その程度であるように思えた。 まあ、受賞後も着実に作品を書き続けている方々と比べてしまっては申し訳ないだろう。
おっといけない。
褒めるべき点、目を見張るべき点があったのを、ここで言っておかなければならない。
作中に散りばめられている、彼の駄洒落のセンスは、わたしに肩を並べるほどのものである。
わたしも負けてはいられない。
谷中と根津の境に住むわたしは、嘆息を漏らす。
「やぁ〜なんか、寝ずに考えちゃったよ……」
「台東区から台頭できるかしらん?」
「物書きになろうだなんて、おどライター(Writer)」 「役者の数なんてこの世にちりあくたー(Actor)いるから、生き残りに大変だよね」
さてこのくらいでよいだろう。
発行部数何万部だとか、それに騙されてはいけない。
発行部数は「出版社が発行する」部数であって、「売れた」部数ではないのである。
売れて在庫がなくなり、書店側が発注をかけて、それから出版社が増刷をかけて発行部数が伸びてゆく、のとは今回まったく違うのである。
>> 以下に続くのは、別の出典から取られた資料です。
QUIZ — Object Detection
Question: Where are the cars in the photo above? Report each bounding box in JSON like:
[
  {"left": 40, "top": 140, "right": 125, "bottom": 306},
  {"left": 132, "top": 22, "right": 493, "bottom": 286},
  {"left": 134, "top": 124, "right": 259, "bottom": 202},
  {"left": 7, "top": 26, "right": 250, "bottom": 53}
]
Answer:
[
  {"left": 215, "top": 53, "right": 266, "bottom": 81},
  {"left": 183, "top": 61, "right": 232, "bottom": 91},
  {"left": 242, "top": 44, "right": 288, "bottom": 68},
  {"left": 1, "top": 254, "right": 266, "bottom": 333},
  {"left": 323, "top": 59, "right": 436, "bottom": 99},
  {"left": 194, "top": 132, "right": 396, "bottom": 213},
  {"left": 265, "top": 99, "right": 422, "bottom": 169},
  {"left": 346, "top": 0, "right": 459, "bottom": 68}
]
印税は、発行した部数に応じて何割何分かが著者に入る。
売れようが売れまいが。
売れなかった場合は返品となり、負担が出版社にふりかかる。
出版社の覚悟が、ここに表れるのである。 わたしのときは、たしか千部いかない程度で増刷もなし、さらに按分であるから一度きり、数百円いただいたくらいである。
次に印税をいただける作品を書けるようになるのは、いつのことになるのだろうか。